Cothron v. White Castle: A Closer Look at One of the Most Important Data Privacy Litigations of 2021
Earlier this year we identified Cothron v. White Castle as a must-watch data privacy case this year and industry experts agree. No. 20-3202 (7th Cir.) (For our prior coverage of the case, you can go here, here and here). The litigation concerns application of the Illinois Biometric Information Privacy Act (“BIPA”) and is up before the Seventh Circuit. Because any ruling from the Seventh Circuit will likely impact data privacy litigations more broadly, we’re giving you a breakdown of the issues involved in advance of oral argument on the case TOMORROW.
First, a recap of the facts of the dispute. After Plaintiff started working at a White Castle in Illinois in 2004, White Castle began using an optional, consent-based finger-scan system for employees to sign documents and access their paystubs and computers. Plaintiff consented in 2007 to the collection of her biometric data and then 11 years later—in 2018—filed suit against White Castle for purported violation of BIPA.
Plaintiff alleged that White Castle did not obtain consent to collect or disclose her fingerprints at the first instance the collection occurred under BIPA because BIPA did not exist in 2007. Plaintiff asserted that she was “required” to scan her finger each time she accessed her work computer and weekly paystubs with White Castle and that her prior consent to the collection of biometric data did not satisfy BIPA’s requirements. According to Plaintiff, White Castle violated BIPA Sections 15(b) and 15(d) by collecting, then “systematically and automatically” disclosing her biometric information without adhering to BIPA’s requirements (she claimed she did not consent under BIPA to the collection of her information until 2018). She sought statutory damages for “each” violation on behalf of herself and a putative class.

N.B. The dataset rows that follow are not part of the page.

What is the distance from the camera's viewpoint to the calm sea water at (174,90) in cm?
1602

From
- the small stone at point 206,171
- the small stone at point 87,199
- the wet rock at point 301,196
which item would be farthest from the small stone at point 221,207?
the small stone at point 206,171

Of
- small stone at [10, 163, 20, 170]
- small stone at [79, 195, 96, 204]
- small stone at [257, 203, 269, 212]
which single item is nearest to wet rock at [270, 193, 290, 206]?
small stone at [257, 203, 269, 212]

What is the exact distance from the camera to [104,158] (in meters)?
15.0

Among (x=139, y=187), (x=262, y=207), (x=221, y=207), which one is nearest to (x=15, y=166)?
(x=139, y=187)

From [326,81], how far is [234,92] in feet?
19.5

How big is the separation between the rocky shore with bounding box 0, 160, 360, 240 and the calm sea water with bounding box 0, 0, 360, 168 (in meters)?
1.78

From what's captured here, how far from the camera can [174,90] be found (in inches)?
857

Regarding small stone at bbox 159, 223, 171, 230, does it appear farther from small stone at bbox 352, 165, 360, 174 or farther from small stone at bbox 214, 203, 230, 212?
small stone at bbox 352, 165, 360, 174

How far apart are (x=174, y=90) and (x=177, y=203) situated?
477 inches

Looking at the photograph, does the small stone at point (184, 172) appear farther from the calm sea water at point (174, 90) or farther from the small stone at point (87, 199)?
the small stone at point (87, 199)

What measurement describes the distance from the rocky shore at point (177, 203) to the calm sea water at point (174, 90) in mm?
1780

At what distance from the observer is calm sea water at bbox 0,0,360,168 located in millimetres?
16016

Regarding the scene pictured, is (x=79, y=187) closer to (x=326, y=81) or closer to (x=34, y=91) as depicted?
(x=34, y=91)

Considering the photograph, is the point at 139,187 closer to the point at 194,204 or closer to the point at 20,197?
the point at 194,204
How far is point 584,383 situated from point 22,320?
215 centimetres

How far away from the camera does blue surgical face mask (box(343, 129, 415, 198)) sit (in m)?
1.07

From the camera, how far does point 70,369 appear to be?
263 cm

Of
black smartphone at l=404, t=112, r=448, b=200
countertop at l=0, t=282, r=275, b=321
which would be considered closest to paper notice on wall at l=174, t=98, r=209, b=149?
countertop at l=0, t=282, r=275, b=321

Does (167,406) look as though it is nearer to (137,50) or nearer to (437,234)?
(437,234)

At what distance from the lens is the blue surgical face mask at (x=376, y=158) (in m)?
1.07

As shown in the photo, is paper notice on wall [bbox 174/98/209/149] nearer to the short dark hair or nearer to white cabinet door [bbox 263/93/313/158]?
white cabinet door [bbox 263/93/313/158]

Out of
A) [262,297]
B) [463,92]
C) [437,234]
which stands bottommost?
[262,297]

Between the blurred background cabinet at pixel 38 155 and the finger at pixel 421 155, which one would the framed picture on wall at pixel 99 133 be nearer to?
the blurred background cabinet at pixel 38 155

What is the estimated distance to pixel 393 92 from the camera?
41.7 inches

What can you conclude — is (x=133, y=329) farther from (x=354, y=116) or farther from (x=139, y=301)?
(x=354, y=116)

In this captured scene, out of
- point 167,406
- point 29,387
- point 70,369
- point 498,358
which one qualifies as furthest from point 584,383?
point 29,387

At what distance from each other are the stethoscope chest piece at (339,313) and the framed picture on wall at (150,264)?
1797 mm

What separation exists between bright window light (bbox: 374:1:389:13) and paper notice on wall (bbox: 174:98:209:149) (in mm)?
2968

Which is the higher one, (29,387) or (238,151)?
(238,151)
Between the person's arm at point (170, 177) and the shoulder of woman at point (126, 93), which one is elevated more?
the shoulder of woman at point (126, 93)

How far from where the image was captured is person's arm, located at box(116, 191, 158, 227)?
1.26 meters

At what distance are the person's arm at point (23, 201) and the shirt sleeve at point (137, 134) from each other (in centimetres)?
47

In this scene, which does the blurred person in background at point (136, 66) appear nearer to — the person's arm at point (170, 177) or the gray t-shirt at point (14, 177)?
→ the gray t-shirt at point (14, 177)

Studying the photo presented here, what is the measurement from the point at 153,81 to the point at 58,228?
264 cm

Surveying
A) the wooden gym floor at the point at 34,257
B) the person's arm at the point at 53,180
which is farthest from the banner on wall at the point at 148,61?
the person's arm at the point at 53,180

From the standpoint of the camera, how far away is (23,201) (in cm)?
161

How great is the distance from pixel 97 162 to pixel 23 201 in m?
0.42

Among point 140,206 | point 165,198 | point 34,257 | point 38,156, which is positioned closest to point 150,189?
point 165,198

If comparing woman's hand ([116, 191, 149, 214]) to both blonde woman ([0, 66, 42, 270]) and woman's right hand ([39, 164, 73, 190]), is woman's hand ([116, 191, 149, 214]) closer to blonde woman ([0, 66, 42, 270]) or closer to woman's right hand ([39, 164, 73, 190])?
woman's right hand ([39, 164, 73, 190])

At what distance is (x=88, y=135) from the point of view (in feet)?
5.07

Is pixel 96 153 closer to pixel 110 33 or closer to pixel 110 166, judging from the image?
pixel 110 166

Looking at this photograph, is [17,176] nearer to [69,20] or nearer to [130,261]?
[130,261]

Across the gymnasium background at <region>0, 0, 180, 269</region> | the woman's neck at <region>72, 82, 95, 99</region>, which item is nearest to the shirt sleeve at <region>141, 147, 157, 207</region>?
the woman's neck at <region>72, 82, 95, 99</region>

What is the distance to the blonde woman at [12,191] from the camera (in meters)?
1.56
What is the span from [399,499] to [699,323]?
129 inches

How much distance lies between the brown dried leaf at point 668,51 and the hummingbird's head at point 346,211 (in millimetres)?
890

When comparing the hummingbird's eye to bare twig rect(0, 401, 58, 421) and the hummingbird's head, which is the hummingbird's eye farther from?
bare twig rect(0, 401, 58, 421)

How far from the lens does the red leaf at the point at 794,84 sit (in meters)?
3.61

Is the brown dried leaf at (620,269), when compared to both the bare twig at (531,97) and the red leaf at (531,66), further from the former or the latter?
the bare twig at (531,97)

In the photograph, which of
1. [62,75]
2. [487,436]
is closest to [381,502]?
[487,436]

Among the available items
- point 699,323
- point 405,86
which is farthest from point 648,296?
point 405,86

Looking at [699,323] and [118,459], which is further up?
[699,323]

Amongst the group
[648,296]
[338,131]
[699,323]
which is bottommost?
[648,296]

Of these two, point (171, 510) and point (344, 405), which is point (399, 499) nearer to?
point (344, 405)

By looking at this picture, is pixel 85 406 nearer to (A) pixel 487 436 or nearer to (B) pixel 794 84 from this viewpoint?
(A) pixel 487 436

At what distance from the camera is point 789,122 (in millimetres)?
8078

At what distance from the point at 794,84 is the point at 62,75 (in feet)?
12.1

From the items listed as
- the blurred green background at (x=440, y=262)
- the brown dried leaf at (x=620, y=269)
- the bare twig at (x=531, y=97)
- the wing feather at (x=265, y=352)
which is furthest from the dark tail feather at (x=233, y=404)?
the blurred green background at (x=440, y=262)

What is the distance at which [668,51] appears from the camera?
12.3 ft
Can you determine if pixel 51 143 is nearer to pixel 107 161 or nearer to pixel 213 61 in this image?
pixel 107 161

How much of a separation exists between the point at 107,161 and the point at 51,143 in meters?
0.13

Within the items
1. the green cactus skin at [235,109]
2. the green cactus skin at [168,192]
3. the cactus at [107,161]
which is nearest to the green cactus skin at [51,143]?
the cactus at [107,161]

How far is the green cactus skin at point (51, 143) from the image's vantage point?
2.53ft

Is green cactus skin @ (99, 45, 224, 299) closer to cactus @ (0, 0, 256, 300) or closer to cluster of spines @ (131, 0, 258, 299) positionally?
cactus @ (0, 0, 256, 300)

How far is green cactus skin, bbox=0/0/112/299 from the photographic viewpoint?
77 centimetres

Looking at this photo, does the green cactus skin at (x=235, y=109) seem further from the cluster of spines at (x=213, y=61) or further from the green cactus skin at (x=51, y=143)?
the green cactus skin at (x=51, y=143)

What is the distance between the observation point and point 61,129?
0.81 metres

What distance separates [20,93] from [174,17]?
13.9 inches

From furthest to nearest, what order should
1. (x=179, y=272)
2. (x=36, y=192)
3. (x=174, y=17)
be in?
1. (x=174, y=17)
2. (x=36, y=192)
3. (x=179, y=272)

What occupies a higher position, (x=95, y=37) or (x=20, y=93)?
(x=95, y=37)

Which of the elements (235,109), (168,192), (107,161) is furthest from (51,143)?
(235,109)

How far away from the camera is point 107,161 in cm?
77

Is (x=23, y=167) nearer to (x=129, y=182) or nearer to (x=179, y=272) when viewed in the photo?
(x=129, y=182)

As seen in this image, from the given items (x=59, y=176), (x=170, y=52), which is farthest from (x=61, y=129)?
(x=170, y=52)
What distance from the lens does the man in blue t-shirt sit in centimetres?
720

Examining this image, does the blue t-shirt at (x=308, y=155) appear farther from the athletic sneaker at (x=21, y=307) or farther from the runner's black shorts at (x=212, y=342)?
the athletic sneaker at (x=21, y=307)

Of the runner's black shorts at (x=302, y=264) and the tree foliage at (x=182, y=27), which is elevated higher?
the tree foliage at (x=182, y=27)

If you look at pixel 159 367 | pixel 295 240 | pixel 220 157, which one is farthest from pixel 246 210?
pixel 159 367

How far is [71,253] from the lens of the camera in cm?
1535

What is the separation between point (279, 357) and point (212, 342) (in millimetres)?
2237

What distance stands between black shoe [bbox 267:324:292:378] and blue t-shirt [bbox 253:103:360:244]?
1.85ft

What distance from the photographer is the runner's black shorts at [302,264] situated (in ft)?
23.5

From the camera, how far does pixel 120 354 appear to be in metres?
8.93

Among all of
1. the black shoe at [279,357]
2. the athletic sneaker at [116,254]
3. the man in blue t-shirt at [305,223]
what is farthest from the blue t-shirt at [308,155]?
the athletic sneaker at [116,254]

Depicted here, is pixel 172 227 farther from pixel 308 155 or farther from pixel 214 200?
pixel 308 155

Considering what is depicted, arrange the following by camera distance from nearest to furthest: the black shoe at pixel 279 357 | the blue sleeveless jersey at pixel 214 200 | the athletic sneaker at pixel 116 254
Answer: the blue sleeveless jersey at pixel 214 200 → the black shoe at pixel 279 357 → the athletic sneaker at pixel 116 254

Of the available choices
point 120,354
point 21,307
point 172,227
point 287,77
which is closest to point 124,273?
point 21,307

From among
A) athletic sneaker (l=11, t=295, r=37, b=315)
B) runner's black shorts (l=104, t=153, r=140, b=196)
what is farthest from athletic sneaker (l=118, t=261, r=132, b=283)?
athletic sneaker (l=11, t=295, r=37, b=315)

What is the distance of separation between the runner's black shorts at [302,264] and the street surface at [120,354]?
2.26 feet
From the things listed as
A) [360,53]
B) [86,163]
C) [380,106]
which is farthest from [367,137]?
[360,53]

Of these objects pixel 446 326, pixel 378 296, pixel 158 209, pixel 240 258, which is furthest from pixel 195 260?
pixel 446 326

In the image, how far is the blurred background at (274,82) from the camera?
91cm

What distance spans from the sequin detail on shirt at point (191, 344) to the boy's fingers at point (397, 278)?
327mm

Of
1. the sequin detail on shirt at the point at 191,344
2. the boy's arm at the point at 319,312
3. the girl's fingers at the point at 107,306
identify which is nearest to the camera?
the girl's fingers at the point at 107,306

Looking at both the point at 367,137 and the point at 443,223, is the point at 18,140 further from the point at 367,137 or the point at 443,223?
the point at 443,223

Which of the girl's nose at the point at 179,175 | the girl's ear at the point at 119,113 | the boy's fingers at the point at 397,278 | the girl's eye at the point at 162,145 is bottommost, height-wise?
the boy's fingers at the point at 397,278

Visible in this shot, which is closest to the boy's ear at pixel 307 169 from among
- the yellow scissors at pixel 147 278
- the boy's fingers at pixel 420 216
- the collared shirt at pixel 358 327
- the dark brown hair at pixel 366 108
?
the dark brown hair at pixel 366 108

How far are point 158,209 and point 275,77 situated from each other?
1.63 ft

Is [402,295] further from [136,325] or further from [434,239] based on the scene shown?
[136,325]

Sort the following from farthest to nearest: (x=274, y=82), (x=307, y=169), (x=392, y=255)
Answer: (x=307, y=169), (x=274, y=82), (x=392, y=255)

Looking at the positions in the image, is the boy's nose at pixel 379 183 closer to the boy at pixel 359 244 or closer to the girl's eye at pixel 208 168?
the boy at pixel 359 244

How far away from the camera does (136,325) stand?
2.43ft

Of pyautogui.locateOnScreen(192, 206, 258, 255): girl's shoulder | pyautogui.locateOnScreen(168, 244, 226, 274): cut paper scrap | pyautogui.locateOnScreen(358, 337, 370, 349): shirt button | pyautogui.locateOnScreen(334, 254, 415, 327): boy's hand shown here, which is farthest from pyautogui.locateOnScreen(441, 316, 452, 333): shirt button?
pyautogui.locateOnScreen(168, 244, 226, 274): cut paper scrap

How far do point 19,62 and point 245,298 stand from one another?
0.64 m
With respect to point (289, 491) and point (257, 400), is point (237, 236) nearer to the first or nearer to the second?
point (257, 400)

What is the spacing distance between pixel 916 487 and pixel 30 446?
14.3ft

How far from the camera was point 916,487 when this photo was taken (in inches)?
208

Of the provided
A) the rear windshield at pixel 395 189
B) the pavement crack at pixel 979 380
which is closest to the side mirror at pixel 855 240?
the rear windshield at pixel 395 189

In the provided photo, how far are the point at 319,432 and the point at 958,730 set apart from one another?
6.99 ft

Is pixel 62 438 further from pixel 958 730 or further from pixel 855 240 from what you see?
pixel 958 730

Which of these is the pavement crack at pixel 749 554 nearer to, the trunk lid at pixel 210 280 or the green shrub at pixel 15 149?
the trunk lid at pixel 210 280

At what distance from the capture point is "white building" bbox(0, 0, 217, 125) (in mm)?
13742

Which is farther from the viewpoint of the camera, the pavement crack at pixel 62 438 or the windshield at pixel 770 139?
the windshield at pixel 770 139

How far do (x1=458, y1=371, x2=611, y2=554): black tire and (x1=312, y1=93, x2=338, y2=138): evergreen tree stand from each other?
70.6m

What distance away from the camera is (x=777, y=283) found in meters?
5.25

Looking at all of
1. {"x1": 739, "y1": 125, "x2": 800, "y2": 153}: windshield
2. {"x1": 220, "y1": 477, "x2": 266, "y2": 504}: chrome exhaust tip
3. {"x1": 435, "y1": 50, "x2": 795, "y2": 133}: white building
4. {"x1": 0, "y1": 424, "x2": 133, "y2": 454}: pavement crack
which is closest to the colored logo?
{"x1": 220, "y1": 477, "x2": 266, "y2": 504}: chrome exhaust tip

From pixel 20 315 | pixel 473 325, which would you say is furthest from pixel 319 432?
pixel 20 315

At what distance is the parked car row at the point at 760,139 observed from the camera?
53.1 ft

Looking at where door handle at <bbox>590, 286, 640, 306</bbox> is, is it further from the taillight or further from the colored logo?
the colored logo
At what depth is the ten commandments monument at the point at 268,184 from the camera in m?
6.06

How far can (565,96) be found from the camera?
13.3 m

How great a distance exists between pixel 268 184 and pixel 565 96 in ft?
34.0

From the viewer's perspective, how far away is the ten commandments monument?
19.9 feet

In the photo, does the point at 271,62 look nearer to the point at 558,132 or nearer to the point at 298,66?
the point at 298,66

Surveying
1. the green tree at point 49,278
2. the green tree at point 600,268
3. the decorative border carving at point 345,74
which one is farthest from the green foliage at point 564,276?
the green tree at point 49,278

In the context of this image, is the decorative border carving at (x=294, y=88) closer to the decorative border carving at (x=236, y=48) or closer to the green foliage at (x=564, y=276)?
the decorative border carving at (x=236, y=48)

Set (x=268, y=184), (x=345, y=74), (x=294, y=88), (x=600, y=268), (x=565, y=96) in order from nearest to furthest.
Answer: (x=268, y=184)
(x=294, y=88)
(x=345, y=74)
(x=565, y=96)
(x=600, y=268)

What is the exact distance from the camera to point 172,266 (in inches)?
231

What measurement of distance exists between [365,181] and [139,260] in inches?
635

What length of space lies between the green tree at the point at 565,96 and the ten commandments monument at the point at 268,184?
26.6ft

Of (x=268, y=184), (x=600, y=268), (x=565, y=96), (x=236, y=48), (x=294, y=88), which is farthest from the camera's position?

White Castle moved to dismiss Plaintiff’s claims, citing in support of dismissal Plaintiff’s 2004 and 2018 consents. The district court denied the motion, holding that White Castle did not obtain a BIPA-compliant written release from Ms. Cothron before her first scan “because BIPA did not exist yet,” and concluding the subsequently executed 2018 consent could not serve as a waiver of Plaintiff’s BIPA claims for her prior scans.
Undeterred, White Castle then moved for judgment on the pleadings on the basis that Plaintiff’s Section 15(b) and 15(d) BIPA claims are time barred because they accrued in 2008, with the first scan of Plaintiff after BIPA’s enactment. Yet again, the district court sided with Plaintiff. The court held that “[o]n the facts set forth in the pleadings, White Castle violated Section 15(b) when it first scanned [Plaintiff’s] fingerprint and violated Section 15(d) when it first disclosed her biometric information to a third party.” The court also held that under Section 20 of BIPA, Plaintiff could recover for “each violation.” The court rejected White Castle’s argument that this was an absurd interpretation of the statute not in keeping with legislative intent, commenting that “[i]f the Illinois legislature agrees that this reading of BIPA is absurd, it is of course free to modify the statue” but “it is not the role of a court—particularly a federal court—to rewrite a state statute to avoid a construction that may penalize violations severely.”
White Castle filed an appeal of the district court’s ruling with the Seventh Circuit. As presented by White Castle, the issue before the Seventh Circuit is “[w]hether, when conduct that allegedly violates BIPA is repeated, that conduct gives rise to a single claim under Sections 15(b) and 15(d) of BIPA, or multiple claims.”
Oral argument is scheduled before the Seventh Circuit Tuesday, September 14 at 10:30 am EST.
Because other biometric and privacy laws have consent requirements and liquidated damages available through a private right of action that are similar to BIPA, a ruling in this case is likely to have widespread implications. And in any event, nearly 1,000 BIPA cases have been filed in the past five years, many of which are putative actions brought against employers such as White Castle that utilize biometric technology. If the district court’s decision stands, there will likely be a reassessment of whether the benefits of using such technology are outweighed by the risk of punitive damages under BIPA of $1,000 or $5,000 for each scan (which can occur every time an employee clocks in and clocks out of work, for example).